╭─ GIVEN TEXT

REFLECTIONS ON FILM CULTURE

Daily | Film Journal Bonanza!

Trafic

Trafic

You heard me—bonanza! Quite a few new issues and features have appeared since the last newsy roundup, and we begin with a tip from David Phelps, who’s contributed an interview with Federico Rossin to the inaugural issue of Cinema Comparat/ive Cinema, a bilingual journal from Barcelona. David gets Rossin to sketch an outline of the history of radical film collectives from the 1960’s to the ’80’s. The issue includes Godard discussing “Cinémathèques and the History of Cinema” in 1979 (followed up by commentary from Jean Douchet), Henri Langlois on screening Ozu in Paris back in the day (plus Pablo García Canga on Langlois the programmer), Jonathan Rosenbaum on Rivette in Context, a program that screened in “two separate incarnations” (London in 1977 and New York in 1979), Quintín‘s “Memories of a Retired Film Programmer,” an interview with Alexander Horwath, director Austrian Film Museum, another with Jean Narboni, a former co-editor of Cahiers du cinéma, Fernando Ganzo on Trafic as a sort of counter-programmer, and more.

To stick with Spanish bilingual journals for the moment, Lumière has rolled out its collection of “Highlights 2012” with lists from the likes of Nicole Brenez and Daniel Kasman and lengthier contributions such as Boris Nelepo‘s diary-like entry, Nathaniel Dorsky‘s letter to James Quandt regarding the latter’s Bresson retrospective, and Ken Jacobs‘s reflection, “Where I’m Coming From.”

╰─

§ DIRECTIVE A
Locate every line in the records below that contains the string "trousers", and copy each of those lines.

╭─ RECORD EXTRACTS

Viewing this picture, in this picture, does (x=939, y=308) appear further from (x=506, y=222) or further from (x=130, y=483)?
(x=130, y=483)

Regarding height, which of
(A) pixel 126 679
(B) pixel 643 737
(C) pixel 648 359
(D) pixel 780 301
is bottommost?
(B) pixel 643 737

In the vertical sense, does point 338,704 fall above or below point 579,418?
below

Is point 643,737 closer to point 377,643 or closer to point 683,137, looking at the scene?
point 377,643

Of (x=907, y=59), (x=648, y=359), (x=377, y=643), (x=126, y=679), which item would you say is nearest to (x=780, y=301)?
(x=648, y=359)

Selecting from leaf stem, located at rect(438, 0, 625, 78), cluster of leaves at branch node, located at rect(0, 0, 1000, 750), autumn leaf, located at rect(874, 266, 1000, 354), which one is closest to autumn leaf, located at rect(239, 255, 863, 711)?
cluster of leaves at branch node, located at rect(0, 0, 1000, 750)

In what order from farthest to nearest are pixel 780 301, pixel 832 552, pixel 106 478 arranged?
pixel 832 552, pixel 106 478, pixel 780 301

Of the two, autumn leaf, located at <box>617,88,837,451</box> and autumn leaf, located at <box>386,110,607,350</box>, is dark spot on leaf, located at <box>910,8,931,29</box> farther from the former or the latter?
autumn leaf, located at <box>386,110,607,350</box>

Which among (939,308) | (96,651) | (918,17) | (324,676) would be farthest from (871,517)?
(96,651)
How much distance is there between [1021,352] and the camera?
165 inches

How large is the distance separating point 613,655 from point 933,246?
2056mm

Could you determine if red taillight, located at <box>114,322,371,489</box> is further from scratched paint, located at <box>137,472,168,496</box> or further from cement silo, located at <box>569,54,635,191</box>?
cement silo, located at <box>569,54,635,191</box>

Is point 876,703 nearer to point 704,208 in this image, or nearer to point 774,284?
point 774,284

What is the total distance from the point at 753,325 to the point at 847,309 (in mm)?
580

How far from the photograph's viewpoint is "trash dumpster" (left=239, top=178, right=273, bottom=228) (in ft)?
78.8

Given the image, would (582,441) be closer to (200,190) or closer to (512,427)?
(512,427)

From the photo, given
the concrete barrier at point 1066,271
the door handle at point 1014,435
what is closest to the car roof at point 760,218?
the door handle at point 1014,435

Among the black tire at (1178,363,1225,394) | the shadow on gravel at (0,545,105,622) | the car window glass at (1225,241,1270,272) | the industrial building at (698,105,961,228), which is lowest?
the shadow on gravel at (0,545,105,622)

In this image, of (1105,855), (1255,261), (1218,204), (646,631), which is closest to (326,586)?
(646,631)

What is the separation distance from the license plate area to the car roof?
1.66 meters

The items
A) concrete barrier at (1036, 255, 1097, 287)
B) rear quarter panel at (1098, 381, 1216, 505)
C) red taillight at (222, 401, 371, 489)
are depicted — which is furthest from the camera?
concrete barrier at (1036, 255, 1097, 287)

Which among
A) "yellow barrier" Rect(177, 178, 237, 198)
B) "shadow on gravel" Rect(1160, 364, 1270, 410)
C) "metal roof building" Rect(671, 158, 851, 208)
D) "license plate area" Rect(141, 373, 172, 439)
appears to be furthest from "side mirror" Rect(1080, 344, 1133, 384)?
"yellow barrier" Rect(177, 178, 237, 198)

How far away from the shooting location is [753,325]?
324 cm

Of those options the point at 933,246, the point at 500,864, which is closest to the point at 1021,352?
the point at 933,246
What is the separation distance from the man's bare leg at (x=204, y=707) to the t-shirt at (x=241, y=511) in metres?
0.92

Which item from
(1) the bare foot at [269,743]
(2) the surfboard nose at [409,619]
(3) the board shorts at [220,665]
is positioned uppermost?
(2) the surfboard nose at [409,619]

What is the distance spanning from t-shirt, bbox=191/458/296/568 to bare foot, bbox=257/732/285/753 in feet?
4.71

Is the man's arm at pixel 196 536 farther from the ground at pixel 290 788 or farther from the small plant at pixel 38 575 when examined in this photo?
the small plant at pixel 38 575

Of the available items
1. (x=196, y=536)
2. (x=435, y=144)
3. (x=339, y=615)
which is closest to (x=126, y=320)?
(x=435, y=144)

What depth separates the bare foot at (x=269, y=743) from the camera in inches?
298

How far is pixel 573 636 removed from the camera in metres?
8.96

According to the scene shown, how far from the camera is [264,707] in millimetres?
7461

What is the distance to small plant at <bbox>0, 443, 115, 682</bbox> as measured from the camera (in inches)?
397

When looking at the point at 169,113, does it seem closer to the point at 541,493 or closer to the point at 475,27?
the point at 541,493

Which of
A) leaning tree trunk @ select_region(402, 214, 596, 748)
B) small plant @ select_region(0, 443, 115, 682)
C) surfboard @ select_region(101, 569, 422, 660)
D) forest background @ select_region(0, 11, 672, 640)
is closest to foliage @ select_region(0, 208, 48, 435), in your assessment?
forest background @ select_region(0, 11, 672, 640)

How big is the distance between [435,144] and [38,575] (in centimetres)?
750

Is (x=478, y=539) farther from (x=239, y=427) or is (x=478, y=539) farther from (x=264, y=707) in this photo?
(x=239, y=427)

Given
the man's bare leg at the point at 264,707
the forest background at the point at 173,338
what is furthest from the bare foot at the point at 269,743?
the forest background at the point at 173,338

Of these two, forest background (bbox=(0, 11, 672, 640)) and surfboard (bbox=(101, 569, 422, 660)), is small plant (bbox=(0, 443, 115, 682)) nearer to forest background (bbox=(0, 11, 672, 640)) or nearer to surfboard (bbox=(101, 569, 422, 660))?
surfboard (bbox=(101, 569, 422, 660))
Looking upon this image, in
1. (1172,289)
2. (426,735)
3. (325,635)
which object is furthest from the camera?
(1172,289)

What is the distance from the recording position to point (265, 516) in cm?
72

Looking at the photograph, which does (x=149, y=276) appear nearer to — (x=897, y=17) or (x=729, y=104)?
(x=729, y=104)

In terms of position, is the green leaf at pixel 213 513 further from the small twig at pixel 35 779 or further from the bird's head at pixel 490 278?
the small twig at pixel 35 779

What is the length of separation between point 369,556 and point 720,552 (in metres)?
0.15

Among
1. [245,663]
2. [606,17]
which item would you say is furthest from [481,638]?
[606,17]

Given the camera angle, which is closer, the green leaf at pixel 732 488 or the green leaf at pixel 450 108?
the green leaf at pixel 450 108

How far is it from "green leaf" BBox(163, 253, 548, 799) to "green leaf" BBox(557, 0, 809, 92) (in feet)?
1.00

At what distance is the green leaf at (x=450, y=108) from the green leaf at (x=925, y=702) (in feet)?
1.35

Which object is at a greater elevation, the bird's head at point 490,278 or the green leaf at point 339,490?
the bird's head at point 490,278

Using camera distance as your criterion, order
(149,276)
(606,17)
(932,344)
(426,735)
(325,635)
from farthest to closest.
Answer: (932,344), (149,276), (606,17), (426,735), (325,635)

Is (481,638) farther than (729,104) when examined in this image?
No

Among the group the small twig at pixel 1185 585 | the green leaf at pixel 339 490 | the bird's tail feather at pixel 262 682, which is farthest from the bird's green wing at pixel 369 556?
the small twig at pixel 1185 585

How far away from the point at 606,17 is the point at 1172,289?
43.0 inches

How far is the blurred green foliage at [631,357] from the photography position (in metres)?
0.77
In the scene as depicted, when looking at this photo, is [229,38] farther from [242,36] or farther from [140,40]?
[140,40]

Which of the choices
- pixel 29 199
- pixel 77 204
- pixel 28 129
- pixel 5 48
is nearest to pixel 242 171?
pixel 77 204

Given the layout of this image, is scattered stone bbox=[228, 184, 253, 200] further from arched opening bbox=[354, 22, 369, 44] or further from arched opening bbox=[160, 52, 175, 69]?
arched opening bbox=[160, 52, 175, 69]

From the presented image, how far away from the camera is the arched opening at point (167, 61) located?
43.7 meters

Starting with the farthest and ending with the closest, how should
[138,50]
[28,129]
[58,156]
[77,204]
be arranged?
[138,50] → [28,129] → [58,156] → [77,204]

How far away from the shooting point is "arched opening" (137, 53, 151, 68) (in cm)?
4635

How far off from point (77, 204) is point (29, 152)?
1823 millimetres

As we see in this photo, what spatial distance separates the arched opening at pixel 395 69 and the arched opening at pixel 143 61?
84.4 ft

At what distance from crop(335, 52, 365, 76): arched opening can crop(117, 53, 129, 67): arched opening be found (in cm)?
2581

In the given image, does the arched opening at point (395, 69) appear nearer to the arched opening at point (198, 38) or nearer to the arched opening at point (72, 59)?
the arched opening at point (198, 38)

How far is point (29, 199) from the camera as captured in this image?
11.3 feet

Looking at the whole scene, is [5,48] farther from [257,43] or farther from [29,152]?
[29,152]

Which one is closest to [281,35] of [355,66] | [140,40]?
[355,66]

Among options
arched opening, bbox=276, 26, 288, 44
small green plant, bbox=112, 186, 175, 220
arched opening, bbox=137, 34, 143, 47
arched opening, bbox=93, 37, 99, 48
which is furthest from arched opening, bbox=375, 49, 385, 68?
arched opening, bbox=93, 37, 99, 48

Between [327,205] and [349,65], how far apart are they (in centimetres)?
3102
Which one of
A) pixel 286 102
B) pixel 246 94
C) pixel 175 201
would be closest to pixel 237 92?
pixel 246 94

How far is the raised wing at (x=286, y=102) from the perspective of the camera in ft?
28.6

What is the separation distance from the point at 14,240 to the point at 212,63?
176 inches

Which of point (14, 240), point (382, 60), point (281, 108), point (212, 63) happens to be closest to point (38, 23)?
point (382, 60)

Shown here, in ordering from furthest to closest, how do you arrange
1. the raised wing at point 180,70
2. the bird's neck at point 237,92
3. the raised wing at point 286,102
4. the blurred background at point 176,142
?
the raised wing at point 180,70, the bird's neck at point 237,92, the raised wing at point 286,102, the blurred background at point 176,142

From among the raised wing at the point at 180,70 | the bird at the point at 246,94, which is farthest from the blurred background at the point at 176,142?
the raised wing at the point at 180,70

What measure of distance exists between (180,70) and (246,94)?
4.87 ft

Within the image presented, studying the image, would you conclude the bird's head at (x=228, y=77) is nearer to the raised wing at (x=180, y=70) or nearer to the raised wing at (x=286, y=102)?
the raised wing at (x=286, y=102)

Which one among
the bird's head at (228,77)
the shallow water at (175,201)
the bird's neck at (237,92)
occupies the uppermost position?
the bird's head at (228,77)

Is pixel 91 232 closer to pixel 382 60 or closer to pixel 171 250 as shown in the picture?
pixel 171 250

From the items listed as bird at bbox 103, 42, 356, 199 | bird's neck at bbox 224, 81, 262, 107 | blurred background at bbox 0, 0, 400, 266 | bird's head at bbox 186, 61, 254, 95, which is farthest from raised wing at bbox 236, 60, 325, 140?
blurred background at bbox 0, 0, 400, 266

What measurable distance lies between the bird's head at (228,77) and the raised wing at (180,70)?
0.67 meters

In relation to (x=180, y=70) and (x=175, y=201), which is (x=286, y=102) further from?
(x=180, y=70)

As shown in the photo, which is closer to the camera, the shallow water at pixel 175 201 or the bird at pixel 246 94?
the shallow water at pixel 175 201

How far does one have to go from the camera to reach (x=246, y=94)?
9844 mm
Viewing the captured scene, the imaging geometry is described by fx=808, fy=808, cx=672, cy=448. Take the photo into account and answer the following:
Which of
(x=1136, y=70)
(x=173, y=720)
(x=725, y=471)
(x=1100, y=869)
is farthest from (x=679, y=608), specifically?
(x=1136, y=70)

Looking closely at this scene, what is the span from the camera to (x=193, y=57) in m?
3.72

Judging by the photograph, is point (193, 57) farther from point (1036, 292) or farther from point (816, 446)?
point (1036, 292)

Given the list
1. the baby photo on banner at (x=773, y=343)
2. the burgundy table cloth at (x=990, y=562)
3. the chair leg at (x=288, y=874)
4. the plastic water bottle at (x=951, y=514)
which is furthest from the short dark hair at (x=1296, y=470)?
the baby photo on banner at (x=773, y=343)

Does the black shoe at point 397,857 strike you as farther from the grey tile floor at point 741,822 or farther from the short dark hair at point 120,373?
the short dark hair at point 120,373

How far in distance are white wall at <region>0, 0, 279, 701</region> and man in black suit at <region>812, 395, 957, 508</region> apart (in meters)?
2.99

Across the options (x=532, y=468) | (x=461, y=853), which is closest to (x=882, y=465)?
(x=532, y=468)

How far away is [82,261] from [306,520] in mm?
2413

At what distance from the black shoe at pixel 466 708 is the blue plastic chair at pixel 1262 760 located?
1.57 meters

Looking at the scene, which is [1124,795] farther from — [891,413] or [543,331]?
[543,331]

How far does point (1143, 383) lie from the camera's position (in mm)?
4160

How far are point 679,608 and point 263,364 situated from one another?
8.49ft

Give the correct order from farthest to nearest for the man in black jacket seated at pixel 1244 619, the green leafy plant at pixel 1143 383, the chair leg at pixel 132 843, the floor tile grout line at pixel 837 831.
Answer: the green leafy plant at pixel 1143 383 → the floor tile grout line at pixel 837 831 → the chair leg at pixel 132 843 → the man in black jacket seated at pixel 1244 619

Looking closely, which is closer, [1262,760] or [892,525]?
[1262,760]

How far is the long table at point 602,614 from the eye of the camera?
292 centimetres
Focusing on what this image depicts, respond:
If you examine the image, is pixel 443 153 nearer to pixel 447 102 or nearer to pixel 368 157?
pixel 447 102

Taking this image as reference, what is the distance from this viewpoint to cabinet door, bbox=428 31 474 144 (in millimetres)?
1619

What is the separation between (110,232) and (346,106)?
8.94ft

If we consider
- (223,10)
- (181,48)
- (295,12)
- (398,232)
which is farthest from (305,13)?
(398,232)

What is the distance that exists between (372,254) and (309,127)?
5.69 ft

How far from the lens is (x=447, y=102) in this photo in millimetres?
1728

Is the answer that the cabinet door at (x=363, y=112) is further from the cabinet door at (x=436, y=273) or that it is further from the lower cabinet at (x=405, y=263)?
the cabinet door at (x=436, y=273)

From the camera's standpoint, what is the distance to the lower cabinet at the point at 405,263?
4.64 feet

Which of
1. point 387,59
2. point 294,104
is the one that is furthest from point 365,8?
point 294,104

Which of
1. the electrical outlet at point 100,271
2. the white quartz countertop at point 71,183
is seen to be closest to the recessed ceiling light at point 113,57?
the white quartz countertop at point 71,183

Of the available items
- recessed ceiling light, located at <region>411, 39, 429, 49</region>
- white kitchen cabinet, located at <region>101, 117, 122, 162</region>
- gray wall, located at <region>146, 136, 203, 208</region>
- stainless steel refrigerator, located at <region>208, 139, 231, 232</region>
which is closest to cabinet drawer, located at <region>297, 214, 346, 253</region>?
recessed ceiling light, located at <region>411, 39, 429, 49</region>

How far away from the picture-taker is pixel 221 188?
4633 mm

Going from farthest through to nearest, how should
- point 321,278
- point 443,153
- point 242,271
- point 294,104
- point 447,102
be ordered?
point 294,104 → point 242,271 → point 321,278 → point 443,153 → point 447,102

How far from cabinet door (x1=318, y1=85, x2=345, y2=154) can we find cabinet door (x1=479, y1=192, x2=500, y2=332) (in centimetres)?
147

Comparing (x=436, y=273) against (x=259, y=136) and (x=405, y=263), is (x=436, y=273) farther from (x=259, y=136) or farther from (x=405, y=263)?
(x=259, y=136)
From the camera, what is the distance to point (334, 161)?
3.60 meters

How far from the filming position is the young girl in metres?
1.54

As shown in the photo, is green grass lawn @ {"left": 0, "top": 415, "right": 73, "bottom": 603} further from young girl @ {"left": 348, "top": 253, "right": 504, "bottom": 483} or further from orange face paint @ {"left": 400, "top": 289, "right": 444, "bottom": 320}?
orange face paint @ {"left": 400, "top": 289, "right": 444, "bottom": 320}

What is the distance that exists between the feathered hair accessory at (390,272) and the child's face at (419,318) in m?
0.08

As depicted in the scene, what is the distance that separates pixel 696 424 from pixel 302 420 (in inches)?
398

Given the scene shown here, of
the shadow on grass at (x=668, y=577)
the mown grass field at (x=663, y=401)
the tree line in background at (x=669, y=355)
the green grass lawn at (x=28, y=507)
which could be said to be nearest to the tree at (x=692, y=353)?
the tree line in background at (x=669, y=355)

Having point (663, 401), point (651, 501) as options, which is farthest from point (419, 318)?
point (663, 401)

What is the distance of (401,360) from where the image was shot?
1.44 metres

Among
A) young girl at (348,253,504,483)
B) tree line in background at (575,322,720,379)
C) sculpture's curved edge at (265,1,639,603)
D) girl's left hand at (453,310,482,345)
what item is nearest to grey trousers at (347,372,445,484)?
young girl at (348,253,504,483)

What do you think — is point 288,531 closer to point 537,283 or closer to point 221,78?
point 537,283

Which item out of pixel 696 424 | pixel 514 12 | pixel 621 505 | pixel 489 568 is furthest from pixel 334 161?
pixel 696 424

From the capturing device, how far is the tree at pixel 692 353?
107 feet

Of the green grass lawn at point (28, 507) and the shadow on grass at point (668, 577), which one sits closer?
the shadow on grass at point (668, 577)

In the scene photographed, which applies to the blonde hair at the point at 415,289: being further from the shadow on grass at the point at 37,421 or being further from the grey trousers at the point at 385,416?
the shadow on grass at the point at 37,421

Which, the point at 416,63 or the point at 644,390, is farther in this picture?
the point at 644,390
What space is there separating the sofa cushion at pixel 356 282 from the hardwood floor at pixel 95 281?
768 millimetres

╰─

§ DIRECTIVE B
Proceed with the film journal roundup above, picking up right after its last sentence.

§ REPLY A
what item is nearest to grey trousers at (347,372,445,484)?
In the scene photographed, which applies to the blonde hair at the point at 415,289: being further from the shadow on grass at the point at 37,421 or being further from the grey trousers at the point at 385,416?

§ REPLY B
The new Experimental Conversations features Maximilian Le Cain on artist, musician, and filmmaker Saidin Salkic, a third round of “Mysterious Objects from Thailand,” and, among many more reviews and interviews, Fergus Daly‘s essay, “From Method Acting to Method Viewing”: “To have watched, attentively, thousands of films, creates a unique kind of human. A new relationship is established between self and world and between perception and memory—and ensuring that these are productive relationships is the task of the discipline, the technology of the self, involved in any worthwhile cinephilia.”

Virginia Quarterly Review

The “Classic Hollywood” issue

I’ve only just now caught up with the Winter 2013 issue of the Virginia Quarterly, the theme of which is “Classic Hollywood.” As editor Jon Parrish Peede notes, the aim is to present “a historical lens through which to address the industry and its homegrown mythology.” Not every piece is fully available, but the issue’s spilled over to the VQR blog, where, for example, Aaron Gilbreath offers map of “the most prominent Hollywood movie ranches.”

“Our innate modesty and abhorrence of insularity, self-referencing, self-reflexivity, and, well, self-everything would normally prohibit us from publishing this piece,” writes Bright Lights Film Journal editor Gary Morris, shuffling his feet. “But we were so captivated by this tribute by one Bright Lights writer (Norm Ball) to another (Andrew Grossman) that we decided to be loosen up and go ahead and publish it.”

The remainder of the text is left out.